Last updated on February 2nd, 2018
New Website Helps Mortgage Brokers Shop Around

For those shopping for a mortgage, it can be pretty difficult to determine which company is the best to work with.

There are several possible options, including visiting a local bank branch or credit union, surfing over to an online mortgage lender, or getting in contact with a mortgage broker.

While each have their pros and cons, mortgage brokers have the advantage of shopping around on behalf of borrowers because they tend to work with a large number of different banks and lenders.

This can certainly take some of the legwork out of the home loan process for consumers, but brokers still need to determine who can do what (and where).

When it comes down to it, it’s pretty difficult to keep up with the many mortgage programs out there, especially as lenders ease and expand their offerings in light of the new mortgage renaissance.

Enter Mortgage Elements


Fortunately, there is now a website geared toward mortgage brokers known as “Mortgage Elements” that keeps track of programs offered by wholesale banks and lenders.

The website, which is modeled after the periodic table, though much smaller, allows brokers to quickly determine which lenders offer a certain home loan program.

Aside from it being easy on the eyes, it’s also very intuitive and user-friendly.

For example, if a broker wants to know which lenders offer 10/1 adjustable-rate jumbo mortgages in the state of California, they need only click on the desired “element” and state.

From there, they will see a huge (or small) list of participating lenders, and those they are approved to work with could be a perfect fit for a particular loan scenario.

At the moment, Mortgage Elements has the periodic table broken down into fixed-rate programs, adjustable-rate programs, and specialty programs.

Within the fixed section, brokers can search by loan type, including conforming, FHA, VA, jumbo, and HARP.

It is further broken down by loan term, with anything from a 10-year fixed to 30-year fixed and everything in between.

The same goes for adjustable rate offerings, with anything from a one-year ARM to a 10/1 ARM searchable.

For brokers looking for a hard-to-come-by product, there is also a specialty programs section.

There, brokers will find more niche offerings such as high balance loans, super jumbos, interest-only loans, loans for foreign nationals, second mortgages, streamline refinances, HomePath, HomeSteps, and much more.

Once a broker completes a search for a certain product in a particular state, they can select a lender from the list to be directed to their program guidelines and/or company homepage.

This beats the old alternative, which was posting loan scenarios in online forums with the hope that another broker would be able to guide others to the right place.
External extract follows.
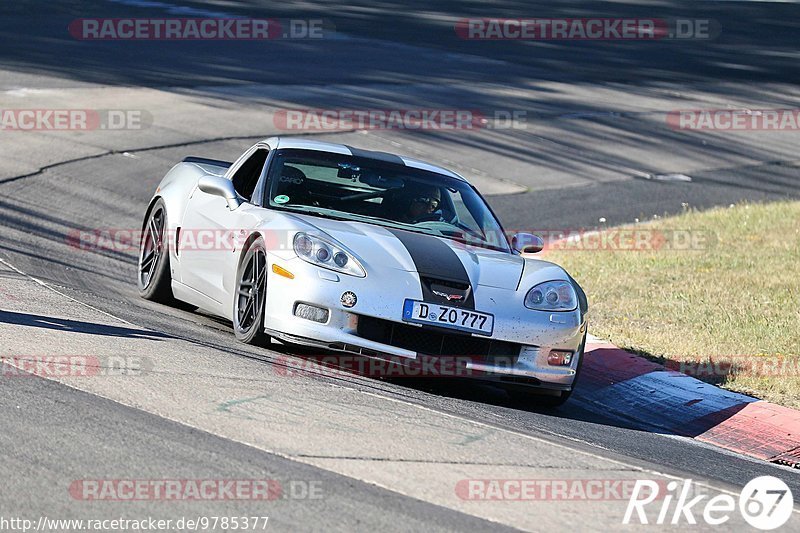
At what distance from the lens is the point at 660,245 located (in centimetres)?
1412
Or simply calling lender after lender to determine if they offered “X” program.

Mortgage Elements is certainly a good idea, and should make it easier for mortgage brokers to navigate the dynamic home loan market.
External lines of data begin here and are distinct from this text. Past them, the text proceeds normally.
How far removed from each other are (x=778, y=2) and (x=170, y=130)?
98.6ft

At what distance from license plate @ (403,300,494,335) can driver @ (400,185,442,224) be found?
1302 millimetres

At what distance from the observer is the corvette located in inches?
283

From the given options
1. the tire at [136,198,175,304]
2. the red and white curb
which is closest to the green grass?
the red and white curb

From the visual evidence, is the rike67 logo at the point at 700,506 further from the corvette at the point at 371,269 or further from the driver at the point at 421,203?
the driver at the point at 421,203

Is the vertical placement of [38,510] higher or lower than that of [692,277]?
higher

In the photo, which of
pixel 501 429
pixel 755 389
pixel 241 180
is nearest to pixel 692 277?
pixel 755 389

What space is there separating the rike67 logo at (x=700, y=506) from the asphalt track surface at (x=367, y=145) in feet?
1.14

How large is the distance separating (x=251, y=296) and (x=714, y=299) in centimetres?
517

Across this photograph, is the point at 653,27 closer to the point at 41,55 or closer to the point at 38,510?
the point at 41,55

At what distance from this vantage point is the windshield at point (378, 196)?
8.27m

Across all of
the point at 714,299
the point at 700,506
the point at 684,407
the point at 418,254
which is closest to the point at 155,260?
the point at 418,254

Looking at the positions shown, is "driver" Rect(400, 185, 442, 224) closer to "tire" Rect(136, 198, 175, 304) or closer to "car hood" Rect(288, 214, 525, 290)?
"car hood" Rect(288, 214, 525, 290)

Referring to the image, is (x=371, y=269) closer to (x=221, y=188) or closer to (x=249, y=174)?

This, in turn, should also make mortgage brokers more valuable to consumers looking for particular financing, or simply more competitive as they will be able to track pricing from all lenders in a particular niche.
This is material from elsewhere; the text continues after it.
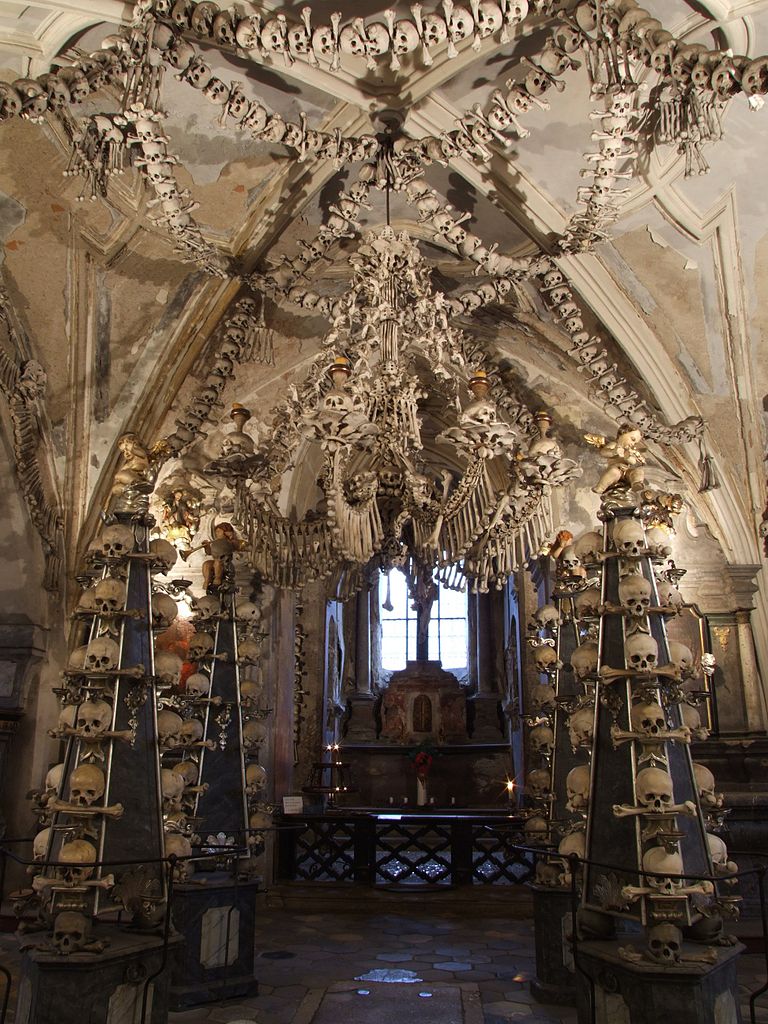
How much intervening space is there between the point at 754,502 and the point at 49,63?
238 inches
Read more: Can mortgage brokers get you a lower rate?


  1. Jarrod July 13, 2013 at 12:59 pm -

    I wish this was around when I was a broker. Would have been a lot quicker and easier to find who did what. I used to just blindly call and ask, or post my loan scenarios in a forum. Oh well.

  2. Adam August 20, 2013 at 3:07 am -

    Yep…good idea, just unfortunate that mortgage broker are now largely a thing of the past…

  3. Scotty August 27, 2013 at 1:30 am -

    Very cool!

  4. Cameron December 21, 2013 at 4:20 pm -

    Great idea! I am sure this is going to help a lot of people.

  5. Neida January 24, 2014 at 8:32 pm -

    Can this service tell me who can finance a non-owner occupied property at 100% LTV?